Motherhood Does Not Determine Your Worth

It’s Mother’s Day. A day of celebrating women, their miraculous ability to love others and the gifts of life they bring in millions of ways every single day.

In the mix of the brunch and spring flowers though, something always feels uncomfortable to me. Something that nestled itself deeply into my bones within days of bringing home our baby nearly 10 years ago, haunting me still.

My worth is not determined by my motherhood.

As a mama dedicated to raising kind humans, I want you to know I truly believe motherhood is by far one of the most challenging and rewarding parts of me. I don’t take it for granted. I know it’s an honor and a blessing.

On good days I want to walk around with a “World’s Best Mom” mug glued to my hand, and on most days I want to crawl in a hole every time someone shouts “mommy!” It’s so easy to sink my value into whether I’m “winning” at something I ultimately have so little control over … someone else’s life.

When I separate myself from the emotions of that roller coaster, though, it always comes back to me so clearly. Winning or losing, motherhood is not the only part of me. And I firmly believe it’s not the only part of you.

It’s hard on days like today, though, not to use the feedback we get as a barometer for our value. After all, a quick 20 minutes of social media scrolling at perfectly lit images of perfectly matching families - mamas basking in their motherly glow, touting the gifts of others grateful for their love - feels a bit like report card day.

But for every mama in just the right attire, I know there’s gotta be a mama like me out there.
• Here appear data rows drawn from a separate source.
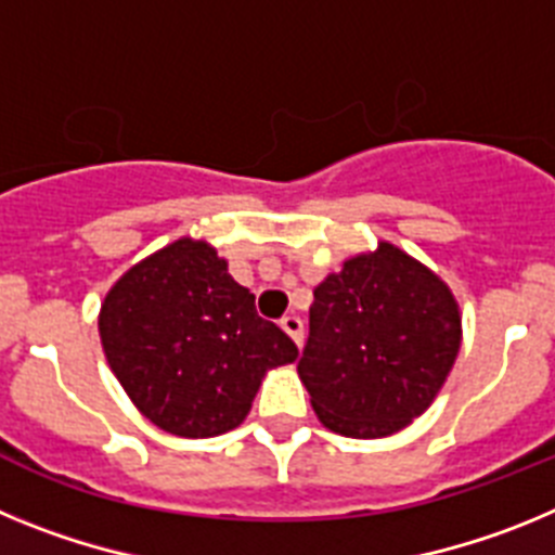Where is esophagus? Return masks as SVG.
<instances>
[{"label": "esophagus", "instance_id": "obj_1", "mask_svg": "<svg viewBox=\"0 0 555 555\" xmlns=\"http://www.w3.org/2000/svg\"><path fill=\"white\" fill-rule=\"evenodd\" d=\"M281 327L288 333V336L294 338V341H297V345H302V336H306V331H302L300 317H294V313H292V317H283Z\"/></svg>", "mask_w": 555, "mask_h": 555}]
</instances>
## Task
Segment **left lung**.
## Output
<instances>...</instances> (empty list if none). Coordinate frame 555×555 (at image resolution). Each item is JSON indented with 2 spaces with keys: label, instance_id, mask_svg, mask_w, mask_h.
Listing matches in <instances>:
<instances>
[{
  "label": "left lung",
  "instance_id": "1",
  "mask_svg": "<svg viewBox=\"0 0 555 555\" xmlns=\"http://www.w3.org/2000/svg\"><path fill=\"white\" fill-rule=\"evenodd\" d=\"M459 341L450 288L403 249L380 244L313 288L297 370L327 428L377 439L434 403Z\"/></svg>",
  "mask_w": 555,
  "mask_h": 555
}]
</instances>
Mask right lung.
Here are the masks:
<instances>
[{
  "label": "right lung",
  "mask_w": 555,
  "mask_h": 555,
  "mask_svg": "<svg viewBox=\"0 0 555 555\" xmlns=\"http://www.w3.org/2000/svg\"><path fill=\"white\" fill-rule=\"evenodd\" d=\"M107 364L146 420L185 439L233 430L261 375L300 356L205 242L169 244L121 278L100 313Z\"/></svg>",
  "instance_id": "1"
}]
</instances>
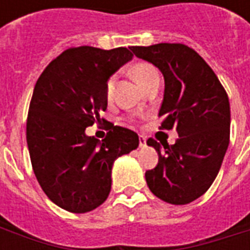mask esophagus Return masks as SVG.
I'll use <instances>...</instances> for the list:
<instances>
[{
	"instance_id": "34e87169",
	"label": "esophagus",
	"mask_w": 250,
	"mask_h": 250,
	"mask_svg": "<svg viewBox=\"0 0 250 250\" xmlns=\"http://www.w3.org/2000/svg\"><path fill=\"white\" fill-rule=\"evenodd\" d=\"M139 146L141 147H145L146 146V138L145 136H139Z\"/></svg>"
}]
</instances>
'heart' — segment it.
I'll list each match as a JSON object with an SVG mask.
<instances>
[{
	"label": "heart",
	"instance_id": "obj_1",
	"mask_svg": "<svg viewBox=\"0 0 250 250\" xmlns=\"http://www.w3.org/2000/svg\"><path fill=\"white\" fill-rule=\"evenodd\" d=\"M130 73L131 76L135 79L136 82L141 84L142 87L146 89L147 85L155 80V79H159V73H158L157 68L150 64V62H135L134 65L130 68ZM114 85H115V77L111 76L105 83V95L107 98H111L112 95V91H114Z\"/></svg>",
	"mask_w": 250,
	"mask_h": 250
}]
</instances>
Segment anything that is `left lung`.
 Returning <instances> with one entry per match:
<instances>
[{"label": "left lung", "mask_w": 250, "mask_h": 250, "mask_svg": "<svg viewBox=\"0 0 250 250\" xmlns=\"http://www.w3.org/2000/svg\"><path fill=\"white\" fill-rule=\"evenodd\" d=\"M130 49L162 72L161 128H175L179 135L174 145H159L152 138L147 141L159 157L157 166L146 171L147 186L167 204H190L214 182L229 146L230 105L226 91L204 59L184 44Z\"/></svg>", "instance_id": "left-lung-1"}]
</instances>
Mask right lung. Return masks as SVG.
<instances>
[{
  "label": "right lung",
  "instance_id": "right-lung-1",
  "mask_svg": "<svg viewBox=\"0 0 250 250\" xmlns=\"http://www.w3.org/2000/svg\"><path fill=\"white\" fill-rule=\"evenodd\" d=\"M132 56L123 46L69 48L36 83L26 120L30 162L41 188L62 209L87 213L100 206L111 191L115 159L139 146L136 132L112 123L103 141L85 134L107 109V80Z\"/></svg>",
  "mask_w": 250,
  "mask_h": 250
}]
</instances>
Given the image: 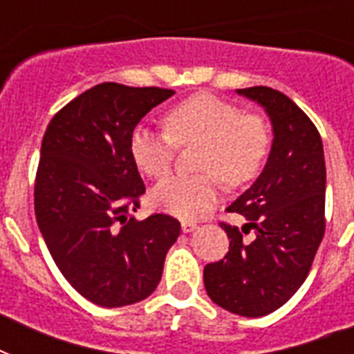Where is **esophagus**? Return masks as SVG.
Masks as SVG:
<instances>
[{
    "label": "esophagus",
    "mask_w": 354,
    "mask_h": 354,
    "mask_svg": "<svg viewBox=\"0 0 354 354\" xmlns=\"http://www.w3.org/2000/svg\"><path fill=\"white\" fill-rule=\"evenodd\" d=\"M196 227H198V226H196L194 222H189V221H183V222H182V232H183V233L194 232Z\"/></svg>",
    "instance_id": "34e87169"
}]
</instances>
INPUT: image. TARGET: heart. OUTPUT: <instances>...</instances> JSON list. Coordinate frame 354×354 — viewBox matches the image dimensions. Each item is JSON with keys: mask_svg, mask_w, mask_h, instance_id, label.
<instances>
[{"mask_svg": "<svg viewBox=\"0 0 354 354\" xmlns=\"http://www.w3.org/2000/svg\"><path fill=\"white\" fill-rule=\"evenodd\" d=\"M167 130L138 127L130 138L136 165L147 176L171 171L180 145H205L200 169L215 172L232 187L252 182L263 169L272 133L261 115L242 113L235 102L198 93L176 104L165 118ZM215 174L163 178L150 193L158 209L178 218H196L218 202L221 182Z\"/></svg>", "mask_w": 354, "mask_h": 354, "instance_id": "heart-1", "label": "heart"}]
</instances>
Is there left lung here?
Listing matches in <instances>:
<instances>
[{
  "mask_svg": "<svg viewBox=\"0 0 354 354\" xmlns=\"http://www.w3.org/2000/svg\"><path fill=\"white\" fill-rule=\"evenodd\" d=\"M268 113L274 141L263 172L227 211L246 218L241 230L221 222L230 252L205 264L207 296L230 313L259 318L290 299L307 279L325 233V158L318 128L285 93L253 86L236 90Z\"/></svg>",
  "mask_w": 354,
  "mask_h": 354,
  "instance_id": "obj_1",
  "label": "left lung"
}]
</instances>
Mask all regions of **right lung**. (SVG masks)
<instances>
[{"label": "right lung", "mask_w": 354, "mask_h": 354, "mask_svg": "<svg viewBox=\"0 0 354 354\" xmlns=\"http://www.w3.org/2000/svg\"><path fill=\"white\" fill-rule=\"evenodd\" d=\"M174 95L165 88L102 82L47 124L35 183V213L53 261L80 296L124 307L149 297L180 222L136 221L145 183L130 152L138 122Z\"/></svg>", "instance_id": "1"}]
</instances>
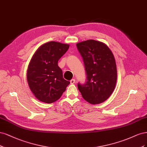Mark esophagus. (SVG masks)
<instances>
[{"instance_id":"obj_1","label":"esophagus","mask_w":147,"mask_h":147,"mask_svg":"<svg viewBox=\"0 0 147 147\" xmlns=\"http://www.w3.org/2000/svg\"><path fill=\"white\" fill-rule=\"evenodd\" d=\"M70 83L71 84H74L75 83V79H72L71 80H70Z\"/></svg>"}]
</instances>
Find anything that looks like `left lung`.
I'll return each mask as SVG.
<instances>
[{"mask_svg":"<svg viewBox=\"0 0 147 147\" xmlns=\"http://www.w3.org/2000/svg\"><path fill=\"white\" fill-rule=\"evenodd\" d=\"M86 73L84 84H78L83 98L93 105L106 101L115 89L117 67L109 48L101 42L89 40L76 44Z\"/></svg>","mask_w":147,"mask_h":147,"instance_id":"8db88e82","label":"left lung"}]
</instances>
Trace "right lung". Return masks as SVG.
I'll return each mask as SVG.
<instances>
[{"label":"right lung","instance_id":"obj_1","mask_svg":"<svg viewBox=\"0 0 147 147\" xmlns=\"http://www.w3.org/2000/svg\"><path fill=\"white\" fill-rule=\"evenodd\" d=\"M69 45L50 41L42 45L32 57L28 67L29 86L40 101L52 103L61 97L69 81L63 78L58 61L67 52Z\"/></svg>","mask_w":147,"mask_h":147}]
</instances>
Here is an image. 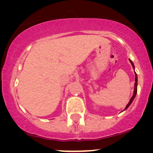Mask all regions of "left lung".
<instances>
[{
    "label": "left lung",
    "mask_w": 153,
    "mask_h": 153,
    "mask_svg": "<svg viewBox=\"0 0 153 153\" xmlns=\"http://www.w3.org/2000/svg\"><path fill=\"white\" fill-rule=\"evenodd\" d=\"M129 61H130L131 64V65H132L133 68H134V64H133L132 61H131V60H129ZM137 74H136V72H135V83H134V94H133L132 97H131V98L130 99V100H129V103L127 104V105L126 106V107L125 108V109H124V110L127 109V108H128L129 106V105H130V104H131V102H132V101L134 100V97H135L136 95H137Z\"/></svg>",
    "instance_id": "8db88e82"
}]
</instances>
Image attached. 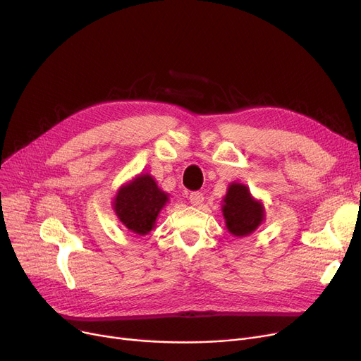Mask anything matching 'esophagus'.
I'll list each match as a JSON object with an SVG mask.
<instances>
[{"instance_id": "esophagus-1", "label": "esophagus", "mask_w": 361, "mask_h": 361, "mask_svg": "<svg viewBox=\"0 0 361 361\" xmlns=\"http://www.w3.org/2000/svg\"><path fill=\"white\" fill-rule=\"evenodd\" d=\"M188 199H190V203L193 206H200L203 203V200H204V197H203V195L200 192L190 193V197H188Z\"/></svg>"}]
</instances>
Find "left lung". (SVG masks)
I'll return each mask as SVG.
<instances>
[{
  "instance_id": "1",
  "label": "left lung",
  "mask_w": 361,
  "mask_h": 361,
  "mask_svg": "<svg viewBox=\"0 0 361 361\" xmlns=\"http://www.w3.org/2000/svg\"><path fill=\"white\" fill-rule=\"evenodd\" d=\"M221 211L226 230L238 238L255 233L267 218L262 200L253 197L247 185L237 181L228 185Z\"/></svg>"
}]
</instances>
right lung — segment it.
I'll return each instance as SVG.
<instances>
[{"instance_id": "1", "label": "right lung", "mask_w": 361, "mask_h": 361, "mask_svg": "<svg viewBox=\"0 0 361 361\" xmlns=\"http://www.w3.org/2000/svg\"><path fill=\"white\" fill-rule=\"evenodd\" d=\"M168 200L169 195L158 187L155 178L142 173L118 188L112 209L128 231L146 235L155 228L157 218Z\"/></svg>"}]
</instances>
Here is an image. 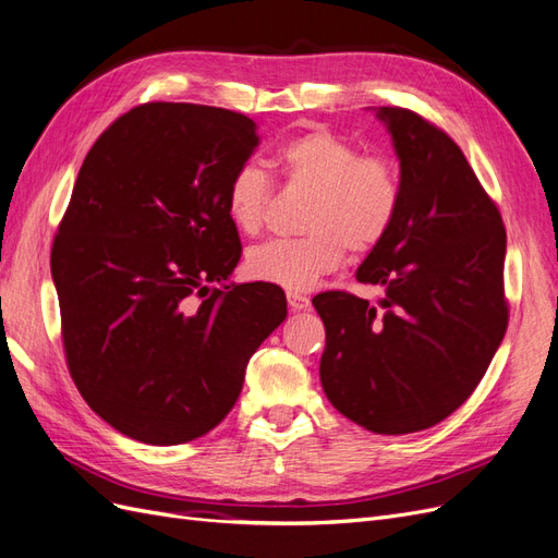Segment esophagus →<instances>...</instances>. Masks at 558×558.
I'll use <instances>...</instances> for the list:
<instances>
[{
  "label": "esophagus",
  "instance_id": "34e87169",
  "mask_svg": "<svg viewBox=\"0 0 558 558\" xmlns=\"http://www.w3.org/2000/svg\"><path fill=\"white\" fill-rule=\"evenodd\" d=\"M289 305H291V310L293 312H305V310H310L312 307V302H310V298L307 295H302V293H295V291H289Z\"/></svg>",
  "mask_w": 558,
  "mask_h": 558
}]
</instances>
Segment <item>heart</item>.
<instances>
[{
	"mask_svg": "<svg viewBox=\"0 0 558 558\" xmlns=\"http://www.w3.org/2000/svg\"><path fill=\"white\" fill-rule=\"evenodd\" d=\"M286 181L312 191L302 218L305 238H279L253 246L246 269L253 279L289 291H310L344 263L347 248L367 253L386 240L400 211V179L393 162L363 150L326 128H310L279 148ZM272 179L256 162L234 167L226 189L232 226L256 234L265 226Z\"/></svg>",
	"mask_w": 558,
	"mask_h": 558,
	"instance_id": "heart-1",
	"label": "heart"
}]
</instances>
I know that she may have spent too much time preparing brunch and little to no time preparing herself. I know that she didn’t have the perfect dress, because she still can’t stand the numbers on the tag. I know that the first words she heard this morning had nothing to do with Mother’s Day and everything to do with the struggle that is mothering.

And what I want her to hear is that sometimes mothering is straight awful and overwhelming and exhausting all at once.

Motherhood is relentless in its pursuit of making us feel not enough.

But motherhood does not decide our worthiness.

So to all my mamas out there who didn’t get as much as a card today … it hurts, I know, and I’m with you.

To all the mamas who loved, lost or struggled so hard for the feeling of motherhood … I see you, my heart breaks with you, and I’m sending great big virtual grandma arm hugs.

To all the mamas out there who spent days ironing and prepping to get it just right so you could have just one day of feeling it all come together … I’m so happy for you. It is a feat and should absolutely be celebrated.

And to each and every one of you … you are loved and worthy, just exactly as you are.